- What the task asks: Substitute "concise" for "compact" in the mailing-list post, and give the post again from "2016-05-14 Thread Massimo" up to and including "function (an example)".

- Source passage:
=== Begin Enclosure ===
Re: [R] apply formula over columns by subset of rows in a dataframe (to get a new dataframe)

2016-05-14 Thread Massimo Bressan
thank you, what a nice compact solution with ave() 

I learned something new about the subtleties of R 

let me here summarize the alternative solutions, just in case someonelse might 
be interested... 

thanks, bye 

# 

# my user function (an example) 
mynorm <- function(x) {(x - min(x, na.rm=TRUE))/(max(x, na.rm=TRUE) - min(x, 
na.rm=TRUE))} 

# my dataframe to apply the formula by blocks 
mydf<-data.frame(blocks=rep(c("a","b","c"),each=5), 
v1=round(runif(15,10,25),0), v2=round(rnorm(15,30,5),0)) 

# blocks (factors) to be used for splitting 
b <- mydf$blocks 

# 1 - split-lapply-unsplit with anonimous function to return a new df 
s <- split(mydf, b) 
l<- lapply(s, function(x) data.frame(x, v1mod=mynorm(x$v1))) 
mydf_new <- unsplit(l, mydf$blocks)
=== End Enclosure ===
- Dataset extract:
=== Begin Enclosure ===
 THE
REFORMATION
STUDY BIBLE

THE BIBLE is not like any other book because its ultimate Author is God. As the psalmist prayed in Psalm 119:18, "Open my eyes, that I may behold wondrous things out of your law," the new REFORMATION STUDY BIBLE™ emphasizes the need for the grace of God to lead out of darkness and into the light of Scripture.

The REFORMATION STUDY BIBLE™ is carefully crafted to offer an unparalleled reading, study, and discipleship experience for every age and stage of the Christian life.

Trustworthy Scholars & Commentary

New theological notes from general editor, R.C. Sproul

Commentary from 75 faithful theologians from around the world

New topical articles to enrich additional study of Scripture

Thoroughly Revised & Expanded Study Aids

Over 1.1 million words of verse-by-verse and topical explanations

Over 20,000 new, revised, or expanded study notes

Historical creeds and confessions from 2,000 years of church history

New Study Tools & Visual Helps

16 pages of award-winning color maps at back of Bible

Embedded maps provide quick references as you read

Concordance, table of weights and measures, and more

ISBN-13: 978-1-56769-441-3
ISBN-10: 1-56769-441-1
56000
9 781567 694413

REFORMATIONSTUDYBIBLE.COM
=== End Enclosure ===
- Task answer:
2016-05-14 Thread Massimo Bressan
thank you, what a nice concise solution with ave() 

I learned something new about the subtleties of R 

let me here summarize the alternative solutions, just in case someonelse might 
be interested... 

thanks, bye 

# 

# my user function (an example)